“In refreshing the site, we wanted to provide the best customer experience possible,” says Pablo Supkay, product owner for Corbis.com. Corbis has redesigned all of the user interactions across the site, from price check to lightbox functionality, in an effort that took an entire year.
The process began by building an in-house team with expertise in user-centered Web design. Supkay says this is unusual: “Companies often hire outside vendors. This can lead to problems when the vendor does not understand the industry or customer needs.”
Corbis also conducted in-depth usability research. The redesign process included one-on-one usability studies that resulted in numerous course adjustments. The final pre-launch step was an external beta test with 100 customers.
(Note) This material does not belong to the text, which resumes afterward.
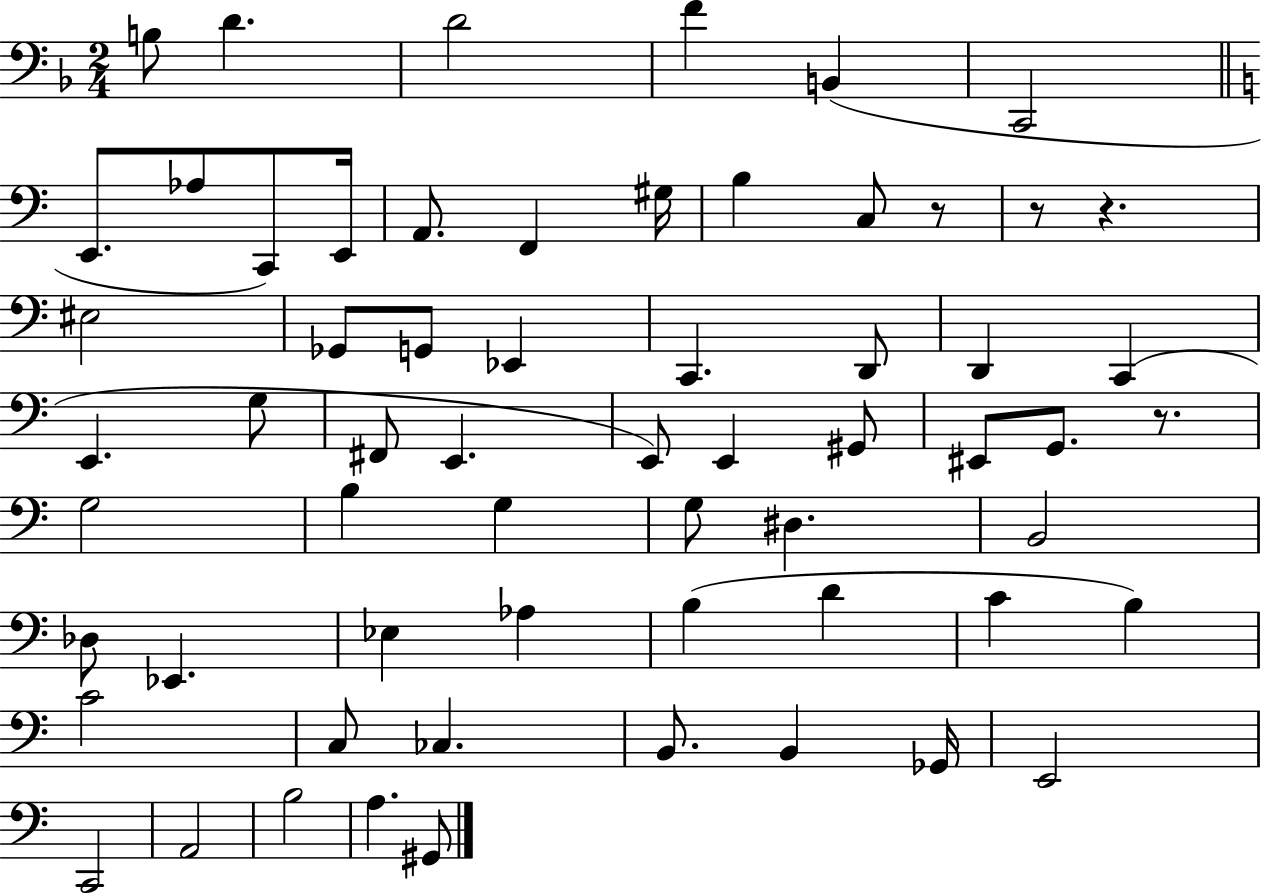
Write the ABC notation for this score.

In creating the new design, the company strove for elegant simplicity, avoiding clutter and providing a simplified, intuitive interface. During usability testing, buyers responded best to the dark, muted tones, because these best set off the images.
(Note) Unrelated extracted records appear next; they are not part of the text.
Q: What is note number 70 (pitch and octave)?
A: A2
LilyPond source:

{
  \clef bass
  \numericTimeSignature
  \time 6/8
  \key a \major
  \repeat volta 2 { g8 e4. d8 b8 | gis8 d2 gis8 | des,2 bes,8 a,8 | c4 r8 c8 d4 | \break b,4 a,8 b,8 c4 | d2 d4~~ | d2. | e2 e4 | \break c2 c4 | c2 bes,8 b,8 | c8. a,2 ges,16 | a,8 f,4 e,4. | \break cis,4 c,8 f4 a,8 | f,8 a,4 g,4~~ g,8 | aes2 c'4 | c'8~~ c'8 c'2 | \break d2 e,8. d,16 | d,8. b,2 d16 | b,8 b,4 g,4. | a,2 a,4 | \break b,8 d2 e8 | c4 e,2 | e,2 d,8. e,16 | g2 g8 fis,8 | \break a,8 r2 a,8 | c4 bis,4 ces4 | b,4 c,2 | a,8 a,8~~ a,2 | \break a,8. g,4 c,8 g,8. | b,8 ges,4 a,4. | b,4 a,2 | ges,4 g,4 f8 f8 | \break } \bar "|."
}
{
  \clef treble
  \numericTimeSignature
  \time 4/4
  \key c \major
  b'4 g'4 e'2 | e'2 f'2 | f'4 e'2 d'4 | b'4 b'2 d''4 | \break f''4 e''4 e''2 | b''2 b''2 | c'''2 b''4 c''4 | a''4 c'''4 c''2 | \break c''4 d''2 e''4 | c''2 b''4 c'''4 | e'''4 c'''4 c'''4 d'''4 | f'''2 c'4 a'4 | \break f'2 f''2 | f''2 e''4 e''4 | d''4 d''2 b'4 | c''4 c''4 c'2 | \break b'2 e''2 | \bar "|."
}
Many of the new site’s features—for instance, the rotating cover stories and drop-down search filters—are relatively commonplace in purpose and function. Some might perceive this as a lack of innovation; however, there is something to be said for the use of new technologies to make already popular features work better.
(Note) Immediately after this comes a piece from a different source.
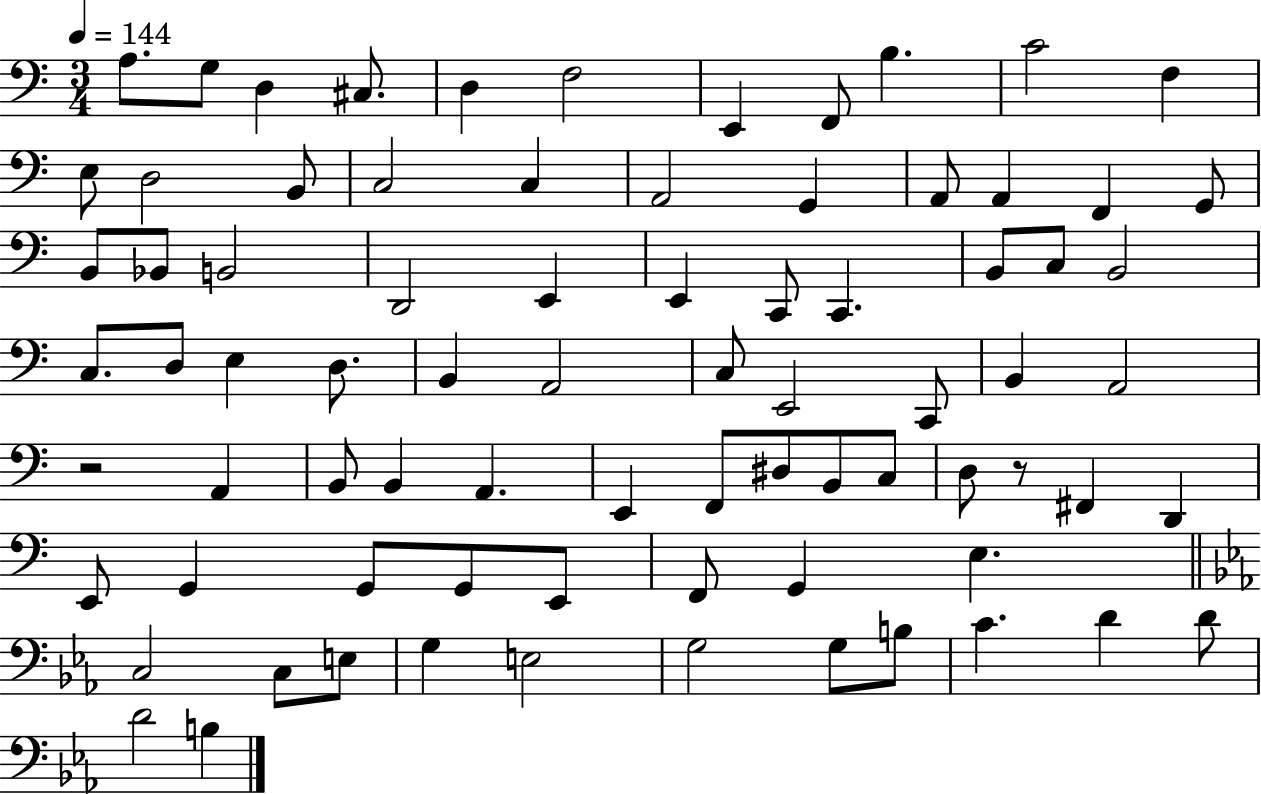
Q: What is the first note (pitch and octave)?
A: A3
As such, the site is an incremental improvement, as opposed to a radical shift. Corbis developers have tried to address the two customer wants that emerged as most prominent in its research: buyers want to understand how agencies organize their content and to reduce keyword dependence. Examples of features that address these include pop-up descriptions of image categories and new “related image” functionality that highlights photos from the same shoot or those that cover the same story or event.
When it comes to related images, Corbis research suggests that most buyers want to target relationships between photos that cannot be revealed by visual recognition algorithms that look for similarities in composition or color. As such, the new functionality of the Corbis site is entirely dependent on previous work by human editors.
There is also a host of other new features in every area of the Web site. Some of these include large roll-over image previews and pop-up pricing layers on search-result pages, the ability to add images to a shopping cart without pricing them first and more intuitive rights-managed pricing screens.
In Supkay’s opinion, the new site works more like an application than a typical search mechanism. He also stresses that “this launch is just the beginning. It’s never possible to do everything you want to do, or you’ll be waiting forever. The site is really a new platform for future development—larger releases and new features are coming,” Supkay concludes.